7 DRUG INTERACTIONS
In vitro studies indicate that the plasma protein binding of zoledronic acid is low, with the unbound fraction ranging from 60% to 77%. In vitro studies also indicate that zoledronic acid does not inhibit microsomal CYP450 enzymes. In vivo studies showed that zoledronic acid is not metabolized, and is excreted into the urine as the intact drug.
7.1 Aminoglycosides and Calcitonin
Caution is advised when bisphosphonates are administered with aminoglycosides or calcitonin, since these agents may have an additive effect to lower serum calcium level for prolonged periods. This effect has not been reported in zoledronic acid clinical trials.
7.2 Loop Diuretics
Caution should also be exercised when zoledronic acid is used in combination with loop diuretics due to an increased risk of hypocalcemia.
7.3 Nephrotoxic Drugs
Caution is indicated when zoledronic acid is used with other potentially nephrotoxic drugs.

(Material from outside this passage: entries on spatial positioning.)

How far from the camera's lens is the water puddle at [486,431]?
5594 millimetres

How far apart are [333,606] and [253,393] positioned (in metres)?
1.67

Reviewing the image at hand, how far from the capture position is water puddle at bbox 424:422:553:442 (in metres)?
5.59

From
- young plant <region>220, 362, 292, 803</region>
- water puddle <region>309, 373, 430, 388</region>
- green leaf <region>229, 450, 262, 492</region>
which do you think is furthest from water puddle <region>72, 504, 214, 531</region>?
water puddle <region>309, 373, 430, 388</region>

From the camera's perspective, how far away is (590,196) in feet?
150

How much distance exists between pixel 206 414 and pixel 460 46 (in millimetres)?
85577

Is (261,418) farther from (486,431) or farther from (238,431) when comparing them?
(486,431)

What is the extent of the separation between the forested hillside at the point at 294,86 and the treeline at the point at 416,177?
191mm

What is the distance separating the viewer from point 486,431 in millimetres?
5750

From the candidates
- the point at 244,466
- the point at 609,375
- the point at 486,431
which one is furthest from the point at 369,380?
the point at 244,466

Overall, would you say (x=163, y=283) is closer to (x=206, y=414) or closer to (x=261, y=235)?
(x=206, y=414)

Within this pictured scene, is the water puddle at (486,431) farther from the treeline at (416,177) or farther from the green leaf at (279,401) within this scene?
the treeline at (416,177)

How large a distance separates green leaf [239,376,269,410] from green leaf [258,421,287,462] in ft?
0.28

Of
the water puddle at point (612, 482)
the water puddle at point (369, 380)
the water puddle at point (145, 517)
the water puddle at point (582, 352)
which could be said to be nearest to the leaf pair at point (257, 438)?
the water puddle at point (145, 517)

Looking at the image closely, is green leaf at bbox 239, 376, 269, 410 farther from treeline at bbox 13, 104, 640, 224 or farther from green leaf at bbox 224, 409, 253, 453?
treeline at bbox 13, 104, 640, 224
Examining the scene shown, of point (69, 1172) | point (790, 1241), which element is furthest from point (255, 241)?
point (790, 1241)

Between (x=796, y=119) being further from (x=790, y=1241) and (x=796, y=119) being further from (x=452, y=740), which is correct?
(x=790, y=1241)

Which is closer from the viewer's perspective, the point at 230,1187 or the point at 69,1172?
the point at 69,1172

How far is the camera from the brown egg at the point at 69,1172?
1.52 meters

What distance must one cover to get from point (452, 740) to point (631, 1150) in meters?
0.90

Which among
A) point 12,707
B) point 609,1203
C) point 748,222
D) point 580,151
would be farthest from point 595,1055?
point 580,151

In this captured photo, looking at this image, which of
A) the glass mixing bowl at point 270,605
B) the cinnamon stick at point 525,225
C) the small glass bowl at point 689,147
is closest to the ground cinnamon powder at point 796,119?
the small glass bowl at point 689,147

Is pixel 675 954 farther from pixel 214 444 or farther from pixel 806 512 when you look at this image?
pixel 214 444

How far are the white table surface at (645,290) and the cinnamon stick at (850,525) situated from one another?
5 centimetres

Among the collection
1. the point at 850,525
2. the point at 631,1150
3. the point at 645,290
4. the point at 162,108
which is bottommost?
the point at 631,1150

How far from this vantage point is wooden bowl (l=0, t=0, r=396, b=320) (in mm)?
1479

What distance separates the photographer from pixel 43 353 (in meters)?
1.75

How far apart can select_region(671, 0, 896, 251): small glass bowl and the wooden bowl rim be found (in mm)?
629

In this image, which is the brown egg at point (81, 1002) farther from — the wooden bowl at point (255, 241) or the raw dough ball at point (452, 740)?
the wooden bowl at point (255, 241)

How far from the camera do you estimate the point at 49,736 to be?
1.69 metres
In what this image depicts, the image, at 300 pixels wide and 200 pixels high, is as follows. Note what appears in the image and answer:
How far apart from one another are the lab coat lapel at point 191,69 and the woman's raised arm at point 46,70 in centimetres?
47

No dose adjustment for zoledronic acid 4 mg is needed when coadministered with thalidomide. In a pharmacokinetic study of 24 patients with multiple myeloma, zoledronic acid 4 mg given as a 15-minute infusion was administered either alone or with thalidomide (100 mg once daily on days 1–14 and 200 mg once daily on days 15–28). Coadministration of thalidomide with zoledronic acid did not significantly change the pharmacokinetics of zoledronic acid or creatinine clearance.